American mathematician (1937–2022)
Paul Eugene Schupp (March 12, 1937 – January 24, 2022) was an American-born British professor emeritus of mathematics at the University of Illinois at Urbana Champaign. He is known for his contributions to geometric group theory, computational complexity and the theory of computability.[1]
He received his Ph.D. from the University of Michigan in 1966 under the direction of Roger Lyndon.
Together with Roger Lyndon he is the coauthor of the book "Combinatorial Group Theory" which provided a comprehensive account of the subject of Combinatorial Group Theory, starting with the work of Dehn in the 1910s and to late 1970s and remains a modern standard for the subject of small cancellation theory.[1] Starting 1980's he worked on problems that explored the connections between Group theory and Computer Science and Complexity Theory.

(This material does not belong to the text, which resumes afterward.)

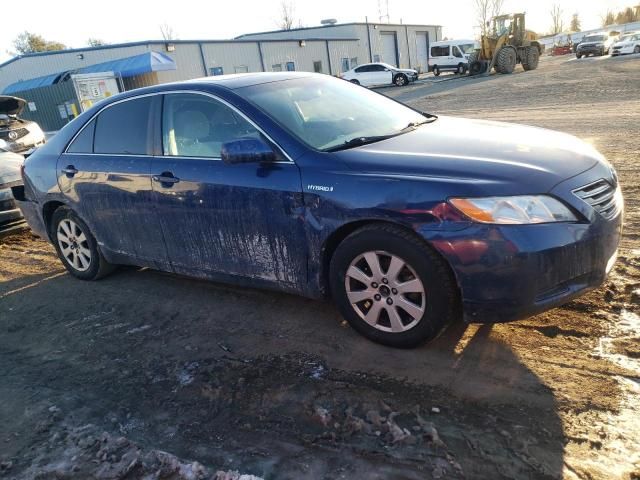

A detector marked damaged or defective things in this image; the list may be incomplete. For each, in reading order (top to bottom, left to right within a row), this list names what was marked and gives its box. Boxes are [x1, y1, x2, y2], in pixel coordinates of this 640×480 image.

damaged car [0, 95, 45, 152]
damaged car [16, 72, 624, 344]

Together with David Muller he proved that a finitely generated group G has context-free word problem if and only if G is virtually free, which is now known as Muller–Schupp theorem.[2]
In 1977, Schupp received a Guggenheim Fellowship. In 2012, he was named an inaugural fellow of the American Mathematical Society. In 2017, the conference "Groups and Computation" was organized at Stevens Institute of Technology celebrating the mathematical contributions of Paul Schupp.[3] Schuup died on January 24, 2022, at the age of 84.[4]